PwC’s Colin McCloy and David Bridgman “are currently considering the best way to realise the property,” which is valued at some $12.3 million, according to their first report on 200 Vic Ltd, a Mainzeal entity. The building housed Mainzeal’s operation and outdoor equipment retailer Kathmandu as a secondary tenant.
The receivers said they have secured the property and collected rent and operating expenditure amounts from Kathmandu, and has kept on two ex-Mainzeal staff on a contract basis to help with the maintenance of the building.
Bank of New Zealand, who called in receivers to the Mainzeal group earlier this year, is owed $9.6 million by 200 Vic. That’s the bulk of the $11.3 million outstanding to BNZ as first ranking secured creditor of the group.
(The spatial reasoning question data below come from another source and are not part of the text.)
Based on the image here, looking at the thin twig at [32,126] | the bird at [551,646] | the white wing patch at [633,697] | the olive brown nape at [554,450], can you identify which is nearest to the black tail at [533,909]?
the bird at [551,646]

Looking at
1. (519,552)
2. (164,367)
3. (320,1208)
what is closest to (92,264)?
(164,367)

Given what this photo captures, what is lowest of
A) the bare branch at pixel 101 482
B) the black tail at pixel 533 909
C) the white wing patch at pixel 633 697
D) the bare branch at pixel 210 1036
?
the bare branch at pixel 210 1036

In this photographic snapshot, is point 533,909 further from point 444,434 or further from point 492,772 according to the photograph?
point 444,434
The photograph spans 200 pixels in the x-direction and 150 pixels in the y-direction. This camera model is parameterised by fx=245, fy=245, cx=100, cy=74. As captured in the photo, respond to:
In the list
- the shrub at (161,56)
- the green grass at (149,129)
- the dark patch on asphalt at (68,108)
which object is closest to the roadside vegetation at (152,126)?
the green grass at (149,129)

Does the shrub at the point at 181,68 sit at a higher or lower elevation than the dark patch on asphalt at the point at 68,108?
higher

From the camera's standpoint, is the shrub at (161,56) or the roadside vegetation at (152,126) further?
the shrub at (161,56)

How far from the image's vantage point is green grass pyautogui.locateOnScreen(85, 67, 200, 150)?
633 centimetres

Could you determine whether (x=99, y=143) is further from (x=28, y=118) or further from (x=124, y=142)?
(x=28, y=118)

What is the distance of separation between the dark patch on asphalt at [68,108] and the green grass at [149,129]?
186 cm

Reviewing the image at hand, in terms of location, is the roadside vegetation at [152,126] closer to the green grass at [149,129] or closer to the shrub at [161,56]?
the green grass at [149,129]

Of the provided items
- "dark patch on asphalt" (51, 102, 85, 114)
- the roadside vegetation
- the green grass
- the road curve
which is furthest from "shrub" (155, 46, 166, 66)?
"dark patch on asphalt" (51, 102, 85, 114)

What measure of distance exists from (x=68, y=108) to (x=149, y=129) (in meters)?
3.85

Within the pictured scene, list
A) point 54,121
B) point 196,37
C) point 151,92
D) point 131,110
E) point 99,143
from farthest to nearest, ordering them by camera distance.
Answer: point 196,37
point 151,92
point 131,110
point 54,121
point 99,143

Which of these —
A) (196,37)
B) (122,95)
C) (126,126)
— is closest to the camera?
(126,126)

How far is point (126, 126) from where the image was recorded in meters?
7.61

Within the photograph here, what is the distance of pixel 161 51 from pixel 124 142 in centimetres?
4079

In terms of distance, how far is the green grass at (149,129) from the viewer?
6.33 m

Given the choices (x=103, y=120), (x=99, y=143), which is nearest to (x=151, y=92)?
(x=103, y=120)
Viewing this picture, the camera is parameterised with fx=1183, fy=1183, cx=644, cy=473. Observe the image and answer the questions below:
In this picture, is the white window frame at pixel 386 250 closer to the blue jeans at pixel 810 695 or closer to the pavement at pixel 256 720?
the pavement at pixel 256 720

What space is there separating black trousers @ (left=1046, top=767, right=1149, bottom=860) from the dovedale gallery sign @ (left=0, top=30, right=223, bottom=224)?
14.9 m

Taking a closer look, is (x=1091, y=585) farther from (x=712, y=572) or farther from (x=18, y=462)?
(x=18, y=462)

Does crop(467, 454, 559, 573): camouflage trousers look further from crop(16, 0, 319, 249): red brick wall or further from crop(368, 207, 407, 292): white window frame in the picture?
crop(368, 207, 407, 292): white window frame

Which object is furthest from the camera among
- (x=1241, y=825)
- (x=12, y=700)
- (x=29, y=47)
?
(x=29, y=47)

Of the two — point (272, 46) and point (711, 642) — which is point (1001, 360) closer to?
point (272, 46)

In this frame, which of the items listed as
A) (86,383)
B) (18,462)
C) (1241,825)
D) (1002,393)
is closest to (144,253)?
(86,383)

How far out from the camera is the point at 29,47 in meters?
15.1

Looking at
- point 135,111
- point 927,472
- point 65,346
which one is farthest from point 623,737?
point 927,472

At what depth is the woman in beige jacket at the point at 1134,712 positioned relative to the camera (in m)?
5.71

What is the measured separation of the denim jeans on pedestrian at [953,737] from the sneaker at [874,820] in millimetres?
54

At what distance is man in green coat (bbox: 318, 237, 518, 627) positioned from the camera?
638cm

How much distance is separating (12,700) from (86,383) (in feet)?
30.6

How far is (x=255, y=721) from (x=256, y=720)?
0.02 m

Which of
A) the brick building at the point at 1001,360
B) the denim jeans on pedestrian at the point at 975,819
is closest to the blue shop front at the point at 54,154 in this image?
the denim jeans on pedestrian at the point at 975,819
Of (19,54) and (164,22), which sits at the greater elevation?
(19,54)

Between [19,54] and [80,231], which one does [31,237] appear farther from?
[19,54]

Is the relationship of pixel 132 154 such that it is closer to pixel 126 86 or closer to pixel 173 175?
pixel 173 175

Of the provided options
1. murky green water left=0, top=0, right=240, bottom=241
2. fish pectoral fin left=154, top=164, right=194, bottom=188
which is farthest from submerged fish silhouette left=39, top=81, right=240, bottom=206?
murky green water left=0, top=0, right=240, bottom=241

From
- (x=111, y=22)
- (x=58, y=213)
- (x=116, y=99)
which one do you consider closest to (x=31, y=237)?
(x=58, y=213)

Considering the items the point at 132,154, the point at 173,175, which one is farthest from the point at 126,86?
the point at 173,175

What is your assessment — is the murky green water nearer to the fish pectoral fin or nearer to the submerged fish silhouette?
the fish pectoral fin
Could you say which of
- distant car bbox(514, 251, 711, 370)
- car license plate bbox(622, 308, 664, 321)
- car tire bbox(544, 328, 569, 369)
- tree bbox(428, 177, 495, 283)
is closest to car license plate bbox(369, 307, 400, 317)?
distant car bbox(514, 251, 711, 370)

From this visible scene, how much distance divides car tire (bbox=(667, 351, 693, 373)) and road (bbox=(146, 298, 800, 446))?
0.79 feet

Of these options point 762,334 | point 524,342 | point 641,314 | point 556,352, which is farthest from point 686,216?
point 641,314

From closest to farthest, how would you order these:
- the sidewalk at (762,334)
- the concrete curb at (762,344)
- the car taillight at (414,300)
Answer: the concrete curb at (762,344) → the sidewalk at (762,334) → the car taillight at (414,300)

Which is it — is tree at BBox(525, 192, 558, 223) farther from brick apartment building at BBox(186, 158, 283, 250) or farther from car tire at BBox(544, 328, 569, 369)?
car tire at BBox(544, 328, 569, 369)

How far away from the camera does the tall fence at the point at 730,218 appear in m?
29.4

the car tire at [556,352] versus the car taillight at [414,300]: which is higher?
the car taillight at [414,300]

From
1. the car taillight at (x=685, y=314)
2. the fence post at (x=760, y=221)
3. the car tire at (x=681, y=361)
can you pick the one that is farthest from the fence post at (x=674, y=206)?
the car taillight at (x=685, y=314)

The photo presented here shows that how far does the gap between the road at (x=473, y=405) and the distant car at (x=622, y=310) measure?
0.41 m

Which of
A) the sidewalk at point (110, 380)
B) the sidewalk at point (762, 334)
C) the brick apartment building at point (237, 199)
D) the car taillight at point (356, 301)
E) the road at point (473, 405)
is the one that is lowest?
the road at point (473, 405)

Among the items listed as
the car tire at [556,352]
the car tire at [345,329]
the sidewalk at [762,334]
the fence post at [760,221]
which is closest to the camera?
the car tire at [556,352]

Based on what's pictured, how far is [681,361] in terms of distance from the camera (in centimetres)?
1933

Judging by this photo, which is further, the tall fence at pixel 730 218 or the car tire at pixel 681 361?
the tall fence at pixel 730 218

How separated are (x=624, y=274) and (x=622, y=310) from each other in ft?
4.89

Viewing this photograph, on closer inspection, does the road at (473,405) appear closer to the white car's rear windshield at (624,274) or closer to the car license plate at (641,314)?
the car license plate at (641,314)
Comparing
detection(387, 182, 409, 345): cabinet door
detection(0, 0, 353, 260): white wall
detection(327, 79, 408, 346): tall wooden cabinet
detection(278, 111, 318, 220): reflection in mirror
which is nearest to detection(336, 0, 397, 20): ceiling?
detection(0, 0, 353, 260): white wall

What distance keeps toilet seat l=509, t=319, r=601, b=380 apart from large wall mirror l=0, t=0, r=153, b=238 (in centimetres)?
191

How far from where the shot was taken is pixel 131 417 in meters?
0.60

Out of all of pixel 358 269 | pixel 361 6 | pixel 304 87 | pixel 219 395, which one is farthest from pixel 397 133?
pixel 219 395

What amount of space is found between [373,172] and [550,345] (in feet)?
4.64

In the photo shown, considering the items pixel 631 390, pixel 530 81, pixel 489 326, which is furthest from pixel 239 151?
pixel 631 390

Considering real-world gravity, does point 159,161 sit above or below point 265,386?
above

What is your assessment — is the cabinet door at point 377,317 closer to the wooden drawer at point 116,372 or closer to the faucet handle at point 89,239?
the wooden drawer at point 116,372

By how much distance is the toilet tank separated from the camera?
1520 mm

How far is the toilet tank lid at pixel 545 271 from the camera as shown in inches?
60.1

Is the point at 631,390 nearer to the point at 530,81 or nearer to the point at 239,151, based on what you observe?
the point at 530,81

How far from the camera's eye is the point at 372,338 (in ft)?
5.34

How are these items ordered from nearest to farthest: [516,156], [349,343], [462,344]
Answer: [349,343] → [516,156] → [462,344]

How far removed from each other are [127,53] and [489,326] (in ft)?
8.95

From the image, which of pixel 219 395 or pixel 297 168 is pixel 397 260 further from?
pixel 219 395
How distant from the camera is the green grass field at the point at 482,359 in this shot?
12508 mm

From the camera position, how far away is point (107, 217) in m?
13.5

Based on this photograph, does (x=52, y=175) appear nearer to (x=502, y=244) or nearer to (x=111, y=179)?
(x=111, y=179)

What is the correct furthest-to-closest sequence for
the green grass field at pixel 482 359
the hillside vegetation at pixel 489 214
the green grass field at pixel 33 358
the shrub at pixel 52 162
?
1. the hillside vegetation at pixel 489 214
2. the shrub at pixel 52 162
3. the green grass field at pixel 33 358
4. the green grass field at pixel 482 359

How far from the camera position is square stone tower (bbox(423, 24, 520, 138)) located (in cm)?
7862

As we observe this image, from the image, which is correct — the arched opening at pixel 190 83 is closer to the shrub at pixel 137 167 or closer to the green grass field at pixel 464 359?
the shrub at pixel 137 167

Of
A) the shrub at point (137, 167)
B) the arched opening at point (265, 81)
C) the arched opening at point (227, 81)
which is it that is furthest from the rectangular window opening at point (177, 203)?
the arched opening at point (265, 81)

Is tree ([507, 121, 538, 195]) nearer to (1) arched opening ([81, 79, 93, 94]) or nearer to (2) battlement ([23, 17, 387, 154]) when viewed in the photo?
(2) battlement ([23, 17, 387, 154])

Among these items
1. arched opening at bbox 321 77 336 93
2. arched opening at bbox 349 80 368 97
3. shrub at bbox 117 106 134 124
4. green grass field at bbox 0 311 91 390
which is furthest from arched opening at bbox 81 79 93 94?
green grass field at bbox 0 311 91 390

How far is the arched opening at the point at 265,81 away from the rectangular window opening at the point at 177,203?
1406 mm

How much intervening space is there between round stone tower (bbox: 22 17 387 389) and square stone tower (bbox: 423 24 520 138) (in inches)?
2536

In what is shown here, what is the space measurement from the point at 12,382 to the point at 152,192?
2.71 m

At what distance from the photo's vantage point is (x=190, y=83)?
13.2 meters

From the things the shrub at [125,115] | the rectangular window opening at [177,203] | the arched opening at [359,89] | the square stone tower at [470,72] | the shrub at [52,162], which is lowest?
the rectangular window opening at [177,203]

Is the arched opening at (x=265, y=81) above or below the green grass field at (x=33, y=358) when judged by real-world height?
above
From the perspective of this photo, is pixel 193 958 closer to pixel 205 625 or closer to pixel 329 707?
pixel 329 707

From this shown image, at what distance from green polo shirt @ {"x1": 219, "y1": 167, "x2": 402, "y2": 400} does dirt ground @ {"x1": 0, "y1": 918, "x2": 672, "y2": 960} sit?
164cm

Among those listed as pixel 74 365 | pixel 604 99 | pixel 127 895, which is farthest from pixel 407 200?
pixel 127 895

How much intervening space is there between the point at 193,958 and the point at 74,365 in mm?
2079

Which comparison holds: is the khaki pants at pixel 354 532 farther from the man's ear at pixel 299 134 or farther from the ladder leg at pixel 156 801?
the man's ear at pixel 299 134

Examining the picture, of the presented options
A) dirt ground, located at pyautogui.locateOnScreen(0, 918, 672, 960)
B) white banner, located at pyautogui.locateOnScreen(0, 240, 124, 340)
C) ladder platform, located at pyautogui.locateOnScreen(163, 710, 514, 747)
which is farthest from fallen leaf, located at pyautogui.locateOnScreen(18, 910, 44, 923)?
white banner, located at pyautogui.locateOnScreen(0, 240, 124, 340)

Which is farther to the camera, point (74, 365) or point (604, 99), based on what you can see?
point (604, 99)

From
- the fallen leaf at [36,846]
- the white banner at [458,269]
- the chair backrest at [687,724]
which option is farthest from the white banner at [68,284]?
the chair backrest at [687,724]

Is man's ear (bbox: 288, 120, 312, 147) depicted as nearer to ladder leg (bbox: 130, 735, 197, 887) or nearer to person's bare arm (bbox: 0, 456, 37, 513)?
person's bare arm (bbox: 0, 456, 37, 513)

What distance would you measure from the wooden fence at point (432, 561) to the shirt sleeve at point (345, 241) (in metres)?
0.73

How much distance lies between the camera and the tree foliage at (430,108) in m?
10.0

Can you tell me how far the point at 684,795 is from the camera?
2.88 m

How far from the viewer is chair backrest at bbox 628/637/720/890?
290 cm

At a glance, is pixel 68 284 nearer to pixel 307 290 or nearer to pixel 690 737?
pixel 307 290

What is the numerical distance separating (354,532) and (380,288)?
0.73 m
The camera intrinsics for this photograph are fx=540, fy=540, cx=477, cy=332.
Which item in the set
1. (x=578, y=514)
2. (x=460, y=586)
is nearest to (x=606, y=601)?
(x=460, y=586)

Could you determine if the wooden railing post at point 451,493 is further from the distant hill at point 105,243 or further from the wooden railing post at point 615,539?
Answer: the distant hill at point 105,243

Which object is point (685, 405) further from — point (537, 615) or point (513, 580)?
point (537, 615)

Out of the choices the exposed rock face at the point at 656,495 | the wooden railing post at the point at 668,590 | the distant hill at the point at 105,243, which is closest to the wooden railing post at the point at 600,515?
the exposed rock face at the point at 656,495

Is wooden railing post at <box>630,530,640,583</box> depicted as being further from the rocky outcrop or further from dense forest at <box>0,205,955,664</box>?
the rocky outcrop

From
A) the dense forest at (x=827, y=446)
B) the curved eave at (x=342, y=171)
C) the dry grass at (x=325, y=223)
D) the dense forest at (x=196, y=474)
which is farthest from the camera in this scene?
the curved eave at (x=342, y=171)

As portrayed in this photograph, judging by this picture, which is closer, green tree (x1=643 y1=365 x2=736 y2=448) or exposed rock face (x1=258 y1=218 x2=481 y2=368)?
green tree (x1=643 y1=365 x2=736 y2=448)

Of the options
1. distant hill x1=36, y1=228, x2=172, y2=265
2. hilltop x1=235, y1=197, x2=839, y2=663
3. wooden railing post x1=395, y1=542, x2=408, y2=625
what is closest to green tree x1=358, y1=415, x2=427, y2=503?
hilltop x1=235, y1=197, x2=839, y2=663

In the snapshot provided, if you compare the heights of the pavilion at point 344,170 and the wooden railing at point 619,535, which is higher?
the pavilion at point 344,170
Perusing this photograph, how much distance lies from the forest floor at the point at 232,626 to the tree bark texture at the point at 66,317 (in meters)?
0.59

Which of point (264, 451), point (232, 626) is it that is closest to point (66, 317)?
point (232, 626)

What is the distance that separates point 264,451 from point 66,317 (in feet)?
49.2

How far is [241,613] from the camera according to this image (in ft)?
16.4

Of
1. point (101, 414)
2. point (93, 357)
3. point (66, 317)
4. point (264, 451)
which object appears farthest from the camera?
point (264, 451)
The company also owes $2.8 million to related Mainzeal party.
PwC’s McCloy and Bridgman released their first report on Mainzeal Property & Construction and Mainzeal Living this week, showing the group owes $70 million to unsecured trade creditors, of which $51.7 million is accounts payable and $18.3 million in retentions held.
Employees are owed $5.2 million and the Inland Revenue Department is likely owed $600,000, and there are contingent liabilities including $33.5 million in contractor bonds.
Liquidators have been appointed to the commercial construction sector player Mainzeal Group, less than a month after one of its primary trading arms, Mainzeal Property & Construction, was placed in receivership.